Buck looked at himself in the bathroom mirror. It was worse than he thought, and he prayed the so-called clinic he had visited at least had a modicum of sterility. The stitching looked professional enough, but he was a mess. The whites of his eyes were full of blood. His face was a patchwork of colors, none close to his complexion. He was glad Chloe didn’t have to see him like this.

He locked the bedroom door, let his clothes fall by the bed, and stretched out painfully. And heard the soft chirp of his phone. It had to be Chloe, but he didn’t want to stand up again. He rolled over, reached for his pants, and as he struggled to free the phone from the back pocket, his weight shifted, and he tumbled out of bed.

He wasn’t hurt, but the racket woke Chaim. As Buck answered his phone, he heard Chaim crying over the intercom: “Jonas! Jonas!
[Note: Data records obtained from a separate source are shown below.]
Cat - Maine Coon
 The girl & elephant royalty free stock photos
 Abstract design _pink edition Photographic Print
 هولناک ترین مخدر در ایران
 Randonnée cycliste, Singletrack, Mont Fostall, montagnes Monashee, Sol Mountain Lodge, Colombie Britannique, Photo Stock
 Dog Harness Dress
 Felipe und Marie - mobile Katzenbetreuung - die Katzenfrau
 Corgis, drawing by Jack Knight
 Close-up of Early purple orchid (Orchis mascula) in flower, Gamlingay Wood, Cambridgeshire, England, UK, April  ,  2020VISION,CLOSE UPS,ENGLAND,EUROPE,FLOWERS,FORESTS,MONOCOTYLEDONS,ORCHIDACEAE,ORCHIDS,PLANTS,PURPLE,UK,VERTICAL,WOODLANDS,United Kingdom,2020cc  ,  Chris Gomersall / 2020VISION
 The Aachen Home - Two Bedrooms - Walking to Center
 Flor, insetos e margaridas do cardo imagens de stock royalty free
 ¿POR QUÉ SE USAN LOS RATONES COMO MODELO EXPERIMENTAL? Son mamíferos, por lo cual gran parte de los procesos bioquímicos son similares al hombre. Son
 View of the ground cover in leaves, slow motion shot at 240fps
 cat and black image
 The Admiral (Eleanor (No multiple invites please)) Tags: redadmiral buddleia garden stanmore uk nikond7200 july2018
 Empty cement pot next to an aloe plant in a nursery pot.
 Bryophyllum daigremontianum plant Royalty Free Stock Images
Intruders!”

By the time it was sorted out, he and Chloe were up-to-date, Chaim had heard the whole story, and the sun was beginning to peek over the horizon. It was agreed that Chloe and Tsion and Rayford would go on home to Mount Prospect and that Chaim would work on finding a way for Buck to get back when he had recuperated.

Chaim was even angrier than Buck had seen him on the phone to Leon. He said the TV news had been running and rerunning the videotape of Buck talking with the GC guard who was killed a few seconds later. “The tape makes it obvious you were unarmed, that he was fine when you left him, and that you neither turned around nor returned. He fired over your head, and moments later he was spun around by bullets from high-powered rifles at close range. We all know they had to have come from the weapons of his own compatriots. But it will never get that far. It will be covered up, he will be accused of working with you or for you, and who knows what else will come of it?”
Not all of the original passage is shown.